— BEGIN Given records —

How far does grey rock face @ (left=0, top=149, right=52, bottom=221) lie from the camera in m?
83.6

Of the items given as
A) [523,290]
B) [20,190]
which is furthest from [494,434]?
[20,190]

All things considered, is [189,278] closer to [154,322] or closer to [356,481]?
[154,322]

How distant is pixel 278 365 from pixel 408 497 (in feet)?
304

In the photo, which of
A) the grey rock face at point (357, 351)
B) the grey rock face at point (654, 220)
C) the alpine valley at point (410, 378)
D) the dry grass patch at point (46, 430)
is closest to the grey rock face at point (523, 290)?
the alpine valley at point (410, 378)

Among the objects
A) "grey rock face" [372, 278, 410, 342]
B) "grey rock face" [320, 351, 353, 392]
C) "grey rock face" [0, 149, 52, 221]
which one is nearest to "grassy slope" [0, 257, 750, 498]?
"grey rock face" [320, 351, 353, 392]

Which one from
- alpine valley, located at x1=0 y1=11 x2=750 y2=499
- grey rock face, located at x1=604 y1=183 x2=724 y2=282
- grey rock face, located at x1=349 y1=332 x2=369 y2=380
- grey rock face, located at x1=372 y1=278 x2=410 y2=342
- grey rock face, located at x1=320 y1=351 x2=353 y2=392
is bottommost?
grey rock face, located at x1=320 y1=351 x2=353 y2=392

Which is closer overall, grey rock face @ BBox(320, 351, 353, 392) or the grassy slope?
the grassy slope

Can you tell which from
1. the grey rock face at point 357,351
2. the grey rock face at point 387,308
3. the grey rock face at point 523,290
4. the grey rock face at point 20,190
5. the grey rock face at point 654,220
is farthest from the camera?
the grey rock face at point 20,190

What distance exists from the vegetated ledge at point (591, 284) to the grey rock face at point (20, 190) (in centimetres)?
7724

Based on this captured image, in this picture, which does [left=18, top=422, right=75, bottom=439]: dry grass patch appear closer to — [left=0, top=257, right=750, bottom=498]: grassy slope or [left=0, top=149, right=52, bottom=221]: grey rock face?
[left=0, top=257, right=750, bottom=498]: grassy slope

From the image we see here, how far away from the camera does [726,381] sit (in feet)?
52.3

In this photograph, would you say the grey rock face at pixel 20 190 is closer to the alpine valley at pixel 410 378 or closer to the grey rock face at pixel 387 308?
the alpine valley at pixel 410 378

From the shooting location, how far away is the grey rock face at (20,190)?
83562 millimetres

— END Given records —

■ Work to do
Please copy all of the data above again, substituting "withered grass patch" for every "dry grass patch" and leaving everything else unchanged.

■ Output of the exercise
How far does grey rock face @ (left=0, top=149, right=52, bottom=221) lie from the camera in m?
83.6

Of the items given as
A) [523,290]
B) [20,190]
which is furthest from [494,434]?
[20,190]

All things considered, is [189,278] closer to [154,322] or closer to [356,481]?
[154,322]

How distant is pixel 278 365 from pixel 408 497 (in feet)?
304

In the photo, which of
A) the grey rock face at point (357, 351)
B) the grey rock face at point (654, 220)
C) the alpine valley at point (410, 378)
D) the withered grass patch at point (46, 430)
is closest to the grey rock face at point (523, 290)?
the alpine valley at point (410, 378)

Among the objects
A) "grey rock face" [372, 278, 410, 342]
B) "grey rock face" [320, 351, 353, 392]
C) "grey rock face" [0, 149, 52, 221]
which one is nearest to "grassy slope" [0, 257, 750, 498]?
"grey rock face" [320, 351, 353, 392]

Which one from
- alpine valley, located at x1=0 y1=11 x2=750 y2=499
- grey rock face, located at x1=604 y1=183 x2=724 y2=282
- grey rock face, located at x1=349 y1=332 x2=369 y2=380
- grey rock face, located at x1=372 y1=278 x2=410 y2=342
- grey rock face, located at x1=320 y1=351 x2=353 y2=392
is bottommost?
grey rock face, located at x1=320 y1=351 x2=353 y2=392

Which is closer overall, grey rock face @ BBox(320, 351, 353, 392) or the grassy slope?
the grassy slope

Can you tell which from
1. the grey rock face at point 357,351
2. the grey rock face at point 387,308
3. the grey rock face at point 523,290
4. the grey rock face at point 20,190
5. the grey rock face at point 654,220
is farthest from the camera?
the grey rock face at point 20,190

What distance exists from the vegetated ledge at point (591, 284) to the grey rock face at point (20, 190) (in centimetres)?
7724

Based on this captured image, in this picture, which does [left=18, top=422, right=75, bottom=439]: withered grass patch appear closer to — [left=0, top=257, right=750, bottom=498]: grassy slope or [left=0, top=149, right=52, bottom=221]: grey rock face?
[left=0, top=257, right=750, bottom=498]: grassy slope

From the image we see here, how far away from the camera does [726,381] sit (in feet)?
52.3

In this photograph, would you say the grey rock face at pixel 20 190 is closer to the alpine valley at pixel 410 378 or closer to the grey rock face at pixel 387 308?
the alpine valley at pixel 410 378

From the shooting location, how far away is the grey rock face at (20,190)?
83562 millimetres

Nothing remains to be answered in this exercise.